Fatsia japonica, in flower – big, bold shiny leaves and sputnik satellites of green flower. A very useful plant for a shady spot in the garden, providing a luxuriousness that is rare in these difficult conditions.
Helen Yemm, writing in the Telegraph – is a fan –
How to grow: Fatsia japonica
Helen Yemm loves this plant with leaves like vast outstretched hands
THERE is nothing as comfortable as an old hat. And this particular old hat – Fatsia japonica – was a favourite in difficult corners of many an urban and suburban garden before the concept of “architectural” plants was even a glint in some smart designer’s eye.
The list of plants that will grow in difficult conditions is frustratingly short. This tough evergreen with shiny, leathery leaves is one of the best on that brief list, vying with bergenia for having the largest and most dramatic leaves of evergreen plants that are hardy here. There is a slightly less tough and less common variegated form (F. japonica ‘Variegata’), which has cream tips to its leaves and is sold as an indoor plant.
Fatsia japonica is a native of the coastal woodlands of Japan and South Korea and was introduced into this country in the first part of the 19th century. It is often erroneously referred to as the castor-oil plant, the proper name of the unrelated Ricinus communis.

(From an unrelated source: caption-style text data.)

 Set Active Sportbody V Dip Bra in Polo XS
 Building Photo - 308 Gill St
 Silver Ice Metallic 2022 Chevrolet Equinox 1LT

You either love fatsia or hate it – and I love it. In the days before I even dreamt of being a gardener, I used to look down, from four floors up, on to a group of wide-spreading plants. In the arid, dark well between the right-angled walls of a 1930s London block of flats, their leaves flattened out towards the limited, slanting sunlight, they created beguiling and dramatic shadows. I have been a devotee ever since. There is something comforting about those huge, indestructible, palmately lobed leaves, like vast outstretched, capable hands.
Fatsia japonica is too often seen only as a bright-foliage indoor plant. As such, it does well – it is trouble free, shiny and static, the mainstay of many an artificial-looking foyer display. Fatsia japonica comes into its own outside, where the leaves darken and weather to an thicker texture. As a bonus, older plants will produce strange, other-worldly looking, compound umbels of creamy-white flowers which seem, mysteriously, to attract hosts of lazy wasps in late autumn. Sooty-purple seedheads follow, if you are lucky.
While Fatsia japonica is not completely hardy everywhere in Britain, given a degree of shelter it is remarkably unfussy. Happiest in heavy soil, it will grow well in a variety of soils. It can cope with little or no direct sunlight, and is an excellent choice for that near-sunless corner in a typical urban or suburban garden.
Where root competition is fierce, fatsia will grow happily in a large container. A loam-based compost, such as John Innes no 3, with a little added organic matter suits it well.
Even if neglected, fatsia is a forgiving plant, but growth will be more vigorous in fertile soil with a regular supply of water. It will not, however, perform well if it is asked to tolerate scorching from unrelenting hot sunshine, or from icy, easterly winter winds.
In its variegated form, fatsia is said to be less hardy. I have, however, had a specimen growing against a wall in deep shade in a vast Chinese egg-preserving pot for 10 years without mishap and with little attention. It even survived the move from sheltered-town to more-exposed country garden.
All evergreens have an “autumn” – a period when they off-load their old leaves and, with a large-leafed plant such as fatsia, this can be alarming. From mid to late summer, the lower leaves droop, turn bright yellow and may have to be encouraged to drop off to maintain the plant’s good looks. New leaves and buds will have been produced.
As the plants age, older stems may become gaunt and bare. As new shoots appear from the base, all that is needed is the occasional removal of unsightly branches. This is best done in winter.
As a houseplant, the leaves of F. japonica – especially those of variegated plants – are less robust and cannot tolerate direct midday sun. Plants should be fed monthly in the growing season and watered sparingly in winter.
Specimens from flower or conservatory-plant shops will need a lengthy period of acclimatisation if they are to be grown outdoors. Buy those intended for outdoor planting from garden centres and nurseries.
Fatsia looks at its best against stone or brickwork, as a specimen on its own. However, as the fashion for planting tropical gardens takes hold, this plant is worth remembering as a backdrop to other exotica, such as cannas and crocosmias.
It sits well with bamboos and stately grasses, such as the horizontally striped Miscanthus zebrinus. It will always be a reliable workhorse, planted with contrasting evergreens to form a nearly permanent screen in light shade. Try it with Eleagnus ‘Limelight’, or Pittosporum ‘Silver Queen’, or even Choisya ternata. There is room for more than one old hat in most gardens.